Closed vab2048 closed 1 year ago

vab2048 commented 2 years ago

Is your feature request related to a problem? Please describe.

When using records in a Java modular app you must add opens declarations to the module-info.java for the package which contains the records you want to be serializable/deserializable:

opens some.package to com.fasterxml.jackson.databind;

If you do not do this, when it comes to using an object mapper you will fail to deserialize with the error:

 Caused by Failed to call `setAccess()` on Field ...... module <module-name> does not "opens <module-name>" to module com.fasterxml.jackson.databind

Describe the solution you'd like

Since it is a record I would like for there to be no need to provide 'opens' clauses in the module-info.java file.
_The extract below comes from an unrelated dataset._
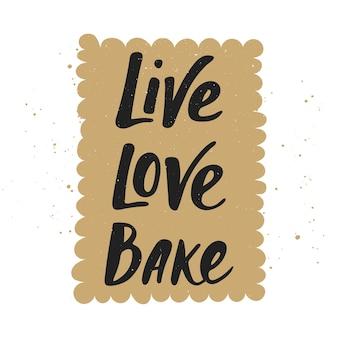 Cuocere l'amore vivo con la calligrafia moderna di lettere scritte a mano di biscotti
I do not know if this is actually possible.

cowtowncoder commented 2 years ago

This problem might be a side-effect of some other issues wrt handling of Records, and if so, could be indirectly solved.

Does this problem occur with any Record type, even ones with no annotations, deserialize using basic default ObjectMapper, using method readValue()?

robertvazan commented 2 years ago

I can confirm that Jackson 2.13.1 is unable to deserialize public records without opening the package.

robertvazan commented 2 years ago

My setup:

ObjectMapper mapper = new ObjectMapper(new CBORFactory());
mapper.readValue(serialized, MyRecord.class)
cowtowncoder commented 2 years ago

Ok but here's my question: wouldn't "opens" always be required for Reflection to work both for:

  1. Introspecting methods and fields that infer properties for POJOs and Records?
  2. Calling constructor (for deserialization) and getter methods (for serialization)

and if so access must be given, does not exist by default.

GedMarc commented 2 years ago

@robertvazan use AccessType=Property instead of field ;)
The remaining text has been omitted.